少年の割に艶のある笑みを貼り付けると、ゆったりとした声色が告げる。
「愛いのう。……だが怖がらせては何の意味も持たぬ」
緋蛇は黄金の場所から立ち上がると、畳を擦り、向かってくる。
びくり、と条件反射のように肩が震えてしまった事に更に後悔すれば、優しい温度が髪を梳く。

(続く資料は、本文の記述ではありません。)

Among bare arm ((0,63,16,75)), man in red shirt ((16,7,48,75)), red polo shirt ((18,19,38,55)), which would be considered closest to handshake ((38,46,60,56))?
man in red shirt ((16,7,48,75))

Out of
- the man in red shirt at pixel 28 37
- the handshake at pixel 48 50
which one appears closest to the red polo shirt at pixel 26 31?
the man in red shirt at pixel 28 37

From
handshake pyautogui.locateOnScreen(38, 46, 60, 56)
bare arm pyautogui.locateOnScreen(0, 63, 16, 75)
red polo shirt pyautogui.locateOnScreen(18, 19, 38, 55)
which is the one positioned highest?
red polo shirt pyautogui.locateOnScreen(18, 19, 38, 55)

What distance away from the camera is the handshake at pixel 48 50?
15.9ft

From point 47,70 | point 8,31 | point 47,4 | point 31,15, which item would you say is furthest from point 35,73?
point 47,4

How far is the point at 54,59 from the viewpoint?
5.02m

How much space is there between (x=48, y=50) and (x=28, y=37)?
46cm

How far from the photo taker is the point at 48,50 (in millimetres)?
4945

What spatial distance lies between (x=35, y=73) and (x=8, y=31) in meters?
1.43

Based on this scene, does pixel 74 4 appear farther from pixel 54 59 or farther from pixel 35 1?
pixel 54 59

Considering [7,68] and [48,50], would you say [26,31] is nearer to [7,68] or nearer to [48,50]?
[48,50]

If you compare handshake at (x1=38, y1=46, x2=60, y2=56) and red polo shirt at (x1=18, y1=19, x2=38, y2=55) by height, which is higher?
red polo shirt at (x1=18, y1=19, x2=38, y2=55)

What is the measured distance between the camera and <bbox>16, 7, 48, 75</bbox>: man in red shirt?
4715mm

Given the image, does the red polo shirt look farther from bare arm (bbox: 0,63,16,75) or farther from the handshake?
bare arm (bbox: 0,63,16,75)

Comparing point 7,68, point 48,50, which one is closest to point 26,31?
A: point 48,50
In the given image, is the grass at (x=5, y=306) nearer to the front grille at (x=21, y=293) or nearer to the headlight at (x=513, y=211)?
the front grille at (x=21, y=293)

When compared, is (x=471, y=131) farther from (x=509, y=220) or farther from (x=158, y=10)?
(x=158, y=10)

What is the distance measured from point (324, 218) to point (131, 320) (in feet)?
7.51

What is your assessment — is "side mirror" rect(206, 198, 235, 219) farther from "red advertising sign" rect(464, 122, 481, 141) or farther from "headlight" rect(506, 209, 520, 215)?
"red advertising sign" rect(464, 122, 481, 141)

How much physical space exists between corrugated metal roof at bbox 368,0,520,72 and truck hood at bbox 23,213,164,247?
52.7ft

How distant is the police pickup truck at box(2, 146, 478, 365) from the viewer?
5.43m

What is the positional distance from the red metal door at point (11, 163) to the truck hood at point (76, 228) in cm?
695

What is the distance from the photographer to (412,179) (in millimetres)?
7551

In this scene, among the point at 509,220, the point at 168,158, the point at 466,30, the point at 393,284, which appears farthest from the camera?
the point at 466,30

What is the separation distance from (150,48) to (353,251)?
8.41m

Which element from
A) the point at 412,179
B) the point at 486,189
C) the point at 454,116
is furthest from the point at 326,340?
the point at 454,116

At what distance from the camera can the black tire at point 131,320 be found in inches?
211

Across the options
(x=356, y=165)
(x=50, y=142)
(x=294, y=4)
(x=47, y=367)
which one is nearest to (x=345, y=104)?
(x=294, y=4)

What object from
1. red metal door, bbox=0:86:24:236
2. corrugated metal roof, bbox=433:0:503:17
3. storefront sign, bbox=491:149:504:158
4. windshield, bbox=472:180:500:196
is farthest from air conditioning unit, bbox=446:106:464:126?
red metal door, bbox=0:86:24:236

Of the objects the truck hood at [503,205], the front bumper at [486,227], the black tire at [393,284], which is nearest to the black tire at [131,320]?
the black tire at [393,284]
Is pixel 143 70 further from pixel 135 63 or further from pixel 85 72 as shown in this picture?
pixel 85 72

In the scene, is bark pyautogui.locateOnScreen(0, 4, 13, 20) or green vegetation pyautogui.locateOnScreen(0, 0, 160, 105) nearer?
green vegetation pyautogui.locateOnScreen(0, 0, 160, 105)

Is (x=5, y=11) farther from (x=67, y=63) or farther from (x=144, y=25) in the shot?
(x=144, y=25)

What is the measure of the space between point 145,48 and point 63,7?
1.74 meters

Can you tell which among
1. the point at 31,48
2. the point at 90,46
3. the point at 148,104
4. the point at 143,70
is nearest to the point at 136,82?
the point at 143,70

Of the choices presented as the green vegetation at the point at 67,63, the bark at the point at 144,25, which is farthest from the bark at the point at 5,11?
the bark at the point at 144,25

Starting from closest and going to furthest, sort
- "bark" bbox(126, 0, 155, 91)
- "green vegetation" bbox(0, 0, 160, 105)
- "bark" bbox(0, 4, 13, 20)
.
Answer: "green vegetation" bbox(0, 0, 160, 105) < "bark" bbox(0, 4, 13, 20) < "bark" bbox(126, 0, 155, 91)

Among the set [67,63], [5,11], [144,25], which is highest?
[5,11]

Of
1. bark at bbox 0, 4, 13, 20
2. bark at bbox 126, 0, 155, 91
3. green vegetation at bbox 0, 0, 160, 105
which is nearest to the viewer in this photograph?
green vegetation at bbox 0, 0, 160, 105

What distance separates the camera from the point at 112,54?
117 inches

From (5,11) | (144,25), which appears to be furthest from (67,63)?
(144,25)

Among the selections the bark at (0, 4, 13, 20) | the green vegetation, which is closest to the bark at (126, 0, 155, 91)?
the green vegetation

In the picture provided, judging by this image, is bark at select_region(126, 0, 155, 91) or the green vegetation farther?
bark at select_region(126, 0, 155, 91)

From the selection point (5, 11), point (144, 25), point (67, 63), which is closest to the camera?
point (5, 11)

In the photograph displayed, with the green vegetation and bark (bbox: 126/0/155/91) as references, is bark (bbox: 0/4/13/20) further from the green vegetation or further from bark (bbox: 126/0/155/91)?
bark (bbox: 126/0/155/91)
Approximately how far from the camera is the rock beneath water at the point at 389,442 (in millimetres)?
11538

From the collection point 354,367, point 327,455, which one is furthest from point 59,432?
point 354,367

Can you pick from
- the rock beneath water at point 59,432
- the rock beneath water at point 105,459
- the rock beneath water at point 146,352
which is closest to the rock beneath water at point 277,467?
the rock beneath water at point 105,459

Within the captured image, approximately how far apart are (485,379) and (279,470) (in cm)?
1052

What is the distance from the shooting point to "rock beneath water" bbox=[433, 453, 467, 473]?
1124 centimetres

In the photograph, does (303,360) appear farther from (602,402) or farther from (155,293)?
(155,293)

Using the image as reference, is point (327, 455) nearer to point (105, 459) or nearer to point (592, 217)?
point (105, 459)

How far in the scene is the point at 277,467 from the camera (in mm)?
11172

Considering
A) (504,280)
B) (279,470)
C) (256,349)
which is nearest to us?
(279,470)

「余は其方が微笑みかけてくれたあの顔が忘れられんでな。もう一度、あの顔を見に来たのじゃ。……そんな顔をさせとうわけではない」
下げていた視線を上げれば慈しむような顔と対面する。
心臓が僅かに上下した。
「も、申し訳御座いません。何処でお会い致しましたでしょうか」
「おおそうか! 化身の姿であったなぁ、うむうむ。混乱させてしもうたか」
納得と言わんばかりに何度か頷けば、次には其処に少年の姿はなく、代わりに小さな白い蛇が顔を此方に向けて赤い舌を出していた。
膝下に擦り寄ってくる。
「ああ、もう! 若様が口出すと順序が全てぐちゃぐちゃになります。まったく。……説明させて頂きます。先日、蛇の化身の若様が大岩に挟まっている所を貴女様がお助けになったとの事。会いたい、お礼を言いたい、の一点張りで、今回海神の館に参られた次第です」
ピースが埋まる。
「あ、あの時の!」
「合点行ったか!」
ぴん、と頭の中で電球が弾ける。
滝の禊の前、助けた蛇か。
そして先程まで蛇の姿であった緋蛇は少年の姿へと変化を遂げていた。
どうやら神様というのは変身も出来るらしい。